- Civil rights groups joined Uber and Lyft in opposing proposed legislation to limit the amount of ride-sharing vehicles in New York City.
- Some Black and Latino New Yorkers fear racial discrimination by yellow cabs and for-hire vehicles.
- Uber has launched a social media campaign against the proposed legislation, including the hashtag #DontStrandNYC.
Civil rights groups joined Uber and Lyft in their fight against the New York City Council’s proposed plan to place a cap on the number of vehicles that ride-share services can operate in the city.
After City Council Speaker Corey Johnson revealed his proposal to place a freeze on new ride-sharing vehicles allowed in New York City, the N.A.A.C.P., the National Urban League, and the National Action Network all joined Uber and Lyft in publicly opposing the proposed legislation.
According to an article published on Sunday by the New York Times, some Black and Latino New Yorkers feel that getting to their destinations is harder for them as yellow taxis deliberately pass them up on the street.
Dr.
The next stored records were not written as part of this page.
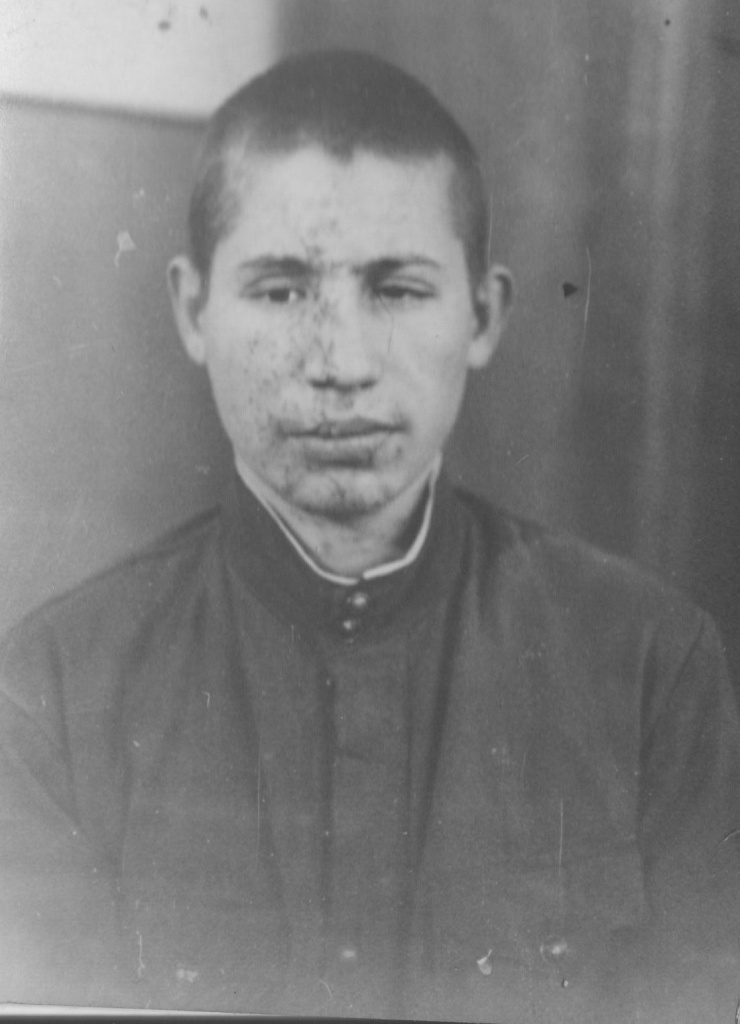 Фотография Михаила Архиповича Жигунова в годы войны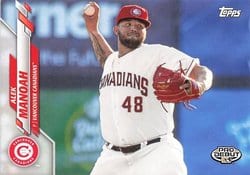 2020 Topps Pro Debut Base Set Alek Manoah #PD-181 card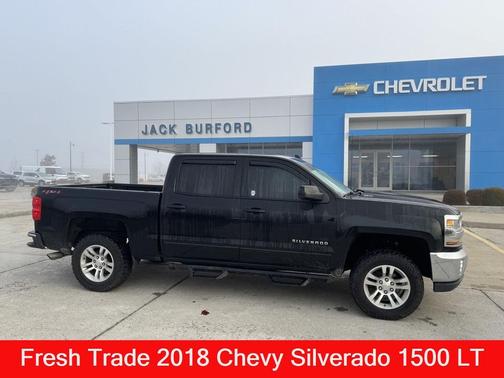 2018 Chevrolet Silverado 1500 1LT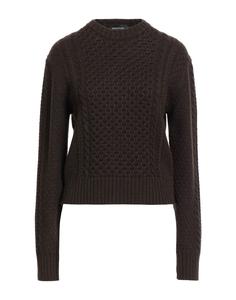 Свитер Fabiana Filippi, темно-коричневый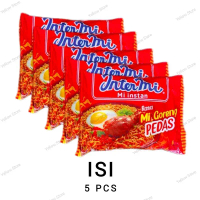 Intermi mie goreng pedas isi 5 pcs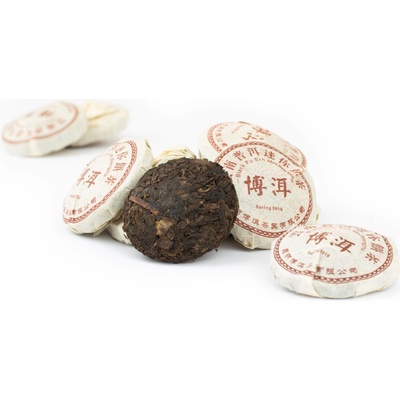 ManuTea China Pu Erh Mini Beeng Cha 9 g 1000 g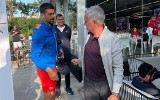 Mourinho spotkał się z Djokoviciem podczas turnieju Masters w Rzymie [ZDJĘCIA]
Johnnie M. Green Jr., a pastor in Harlem, told the New York Times, “It’s a racial issue. The people that champion the crusade against Uber do not have a problem hailing yellow cabs.”
Neither the N.A.A.C.P. nor the National Urban League responded to Business Insider for comment.
On Saturday, Reverend Al Sharpton spoke publicly at the Harlem headquarters of his organisation, the National Action Network. Sharpton stood in-front of an audience and loudly denounced City Council’s proposed cap on Uber and Lyft cars saying, “I’m trying to get to work, I’m trying to get to school. I want somebody that’s gonna pick me up.”
They’re talking about putting a cap on Uber, do you know how difficult it is for black people to get a yellow cab in New York City? This isn’t about UBER it’s about US-AH! We need to stand up for US! #saturdayactionrally pic.twitter.com/lOgRjjLu6a
— Reverend Al Sharpton (@TheRevAl) July 28, 2018
The City Council’s proposed legislation would place a one-year freeze on any new ride-sharing vehicles (driving for companies like Lyft or Uber) while studying what effect the growth of ride-sharing services has had on New York City. Mayor Bill DeBlasio voiced support for the plan in a radio interview on Friday.
City Council is motivated to limit the amount of ride-sharing vehicles on the road because of increased congestion in New York City, and the fact that multiple yellow cab and for-hire vehicle drivers have killed themselves in the past year.
According to Curbed New York, Speaker Johnson said he understood the concerns of civil rights groups but stressed that the existing vehicles wouldn’t be taken off the streets – only the addition of new ones would be stopped for a year-long period to examine their full impact.
The City Council could vote on the measure as early as August 8.
Uber spokesperson Danielle Filson said in a statement to Business Insider: “New Yorkers have been demanding that our leaders fix the subways; instead, they have decided to break Uber. Capping Uber will strand riders in the outer boroughs where subway service is the worst.”
Uber has already mobilized a $US1 million advertising campaign against the initiative, including the use of the hashtag #DontStrandNYC.